Um exemplo: A detém o título legal de trust para si mesmo e B (um trust resultante ou construtivo). A vende para C sem o consentimento de B. Se B estiver morando na casa quando C comprar, o interesse equitativo de B anulará a venda e vinculará C, mesmo que não haja nada no registro - Williams & Glyn's Bank Ltd v Boland [1981] AC 487. Se B não estivesse na ocupação, ou se C fizesse uma investigação e B deixasse de divulgar, os juros não prevaleceriam e C receberia gratuitamente.
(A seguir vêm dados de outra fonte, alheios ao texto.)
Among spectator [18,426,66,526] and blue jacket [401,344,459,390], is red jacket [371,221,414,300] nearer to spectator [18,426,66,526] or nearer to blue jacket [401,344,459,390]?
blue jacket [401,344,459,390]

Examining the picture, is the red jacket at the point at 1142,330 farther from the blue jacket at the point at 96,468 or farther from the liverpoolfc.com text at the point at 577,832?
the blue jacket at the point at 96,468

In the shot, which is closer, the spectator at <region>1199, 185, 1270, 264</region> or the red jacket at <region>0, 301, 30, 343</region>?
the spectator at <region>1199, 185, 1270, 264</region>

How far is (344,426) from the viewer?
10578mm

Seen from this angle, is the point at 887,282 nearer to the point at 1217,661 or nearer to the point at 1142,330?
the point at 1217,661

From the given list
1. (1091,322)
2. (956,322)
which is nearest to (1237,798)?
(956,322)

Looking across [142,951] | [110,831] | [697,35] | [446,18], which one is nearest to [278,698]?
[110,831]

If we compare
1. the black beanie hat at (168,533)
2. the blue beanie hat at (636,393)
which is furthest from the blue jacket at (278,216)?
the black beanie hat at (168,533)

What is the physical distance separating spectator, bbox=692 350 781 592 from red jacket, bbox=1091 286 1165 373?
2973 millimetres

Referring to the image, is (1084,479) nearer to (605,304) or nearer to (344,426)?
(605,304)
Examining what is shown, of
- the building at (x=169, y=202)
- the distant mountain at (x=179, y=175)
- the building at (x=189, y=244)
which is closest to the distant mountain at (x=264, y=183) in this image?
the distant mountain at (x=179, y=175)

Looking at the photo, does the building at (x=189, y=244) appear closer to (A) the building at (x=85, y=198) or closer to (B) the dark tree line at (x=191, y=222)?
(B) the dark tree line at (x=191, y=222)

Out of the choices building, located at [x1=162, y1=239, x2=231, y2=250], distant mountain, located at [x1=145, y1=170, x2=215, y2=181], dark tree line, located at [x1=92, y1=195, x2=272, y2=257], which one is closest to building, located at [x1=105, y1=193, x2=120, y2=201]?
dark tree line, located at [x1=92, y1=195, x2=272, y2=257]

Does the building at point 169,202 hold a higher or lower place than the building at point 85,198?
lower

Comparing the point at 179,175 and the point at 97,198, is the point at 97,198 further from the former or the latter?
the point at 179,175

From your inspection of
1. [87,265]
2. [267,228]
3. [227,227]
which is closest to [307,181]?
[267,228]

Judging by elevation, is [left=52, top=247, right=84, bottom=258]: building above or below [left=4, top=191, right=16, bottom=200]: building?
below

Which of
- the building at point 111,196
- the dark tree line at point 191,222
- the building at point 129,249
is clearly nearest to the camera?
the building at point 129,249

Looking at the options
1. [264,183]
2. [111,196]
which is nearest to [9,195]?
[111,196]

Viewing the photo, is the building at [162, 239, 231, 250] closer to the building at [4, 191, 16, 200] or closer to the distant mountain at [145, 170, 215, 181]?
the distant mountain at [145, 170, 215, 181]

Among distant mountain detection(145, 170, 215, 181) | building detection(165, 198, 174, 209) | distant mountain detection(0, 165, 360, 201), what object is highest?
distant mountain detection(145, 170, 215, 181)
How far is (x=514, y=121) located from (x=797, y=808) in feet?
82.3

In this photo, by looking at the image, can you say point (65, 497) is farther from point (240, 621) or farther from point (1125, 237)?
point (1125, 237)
Dica SQE1: Quando uma pergunta menciona "o comprador inspecionou a propriedade e não viu nenhum sinal de ocupação", esse fato existe por uma razão - pode anular uma reivindicação de juros superiores nos termos do parágrafo 2(c)(i), que exclui interesses que teriam sido óbvios em uma inspeção razoavelmente cuidadosa. Leia cada palavra do radical. XX3AA

Juntando tudo: um exemplo prático

Imagine este padrão de fatos SQE1: "L concede a T um contrato de três anos para ocupar o apartamento 5 por £900 por mês. O acordo declara 'Esta é uma licença, não um arrendamento.' T tem uso exclusivo do Flat 5 e L só poderá entrar para vistoria com 48 horas de antecedência. L vende a propriedade perfeita para P. P pode despejar T imediatamente? "

Etapa um: aplicar Street v Mountford. T tem posse exclusiva (pode excluir L exceto para fiscalização), por prazo (três anos), mediante aluguel. O rótulo “licença” é irrelevante. Este é um contrato lease. Segundo passo: verificar o registro. Um arrendamento de três anos é legal (concedido por escritura ou, se não exceder três anos, pode entrar em vigor sob s 54(2) LPA 1925 sem escritura se for aluguel de mercado com posse imediata). Não requer registro porque tem menos de sete anos. Terceiro passo: juros superiores? Sim – parágrafo 1 do Anexo 3 LRA 2002. O arrendamento substitui a compra de P. P fica sujeito a ele e não pode despejar T até o término do prazo. A resposta é No, P não pode despejar T imediatamente.

Essa questão diz respeito ao arrendamento/licença, formalidades, limites de registo e interesses superiores – exactamente o tipo de síntese que os examinadores SQE1 utilizam. Se você memorizou regras isoladamente, terá dificuldades. Se você praticou aplicá-los a fatos em camadas, identificará o caminho em segundos.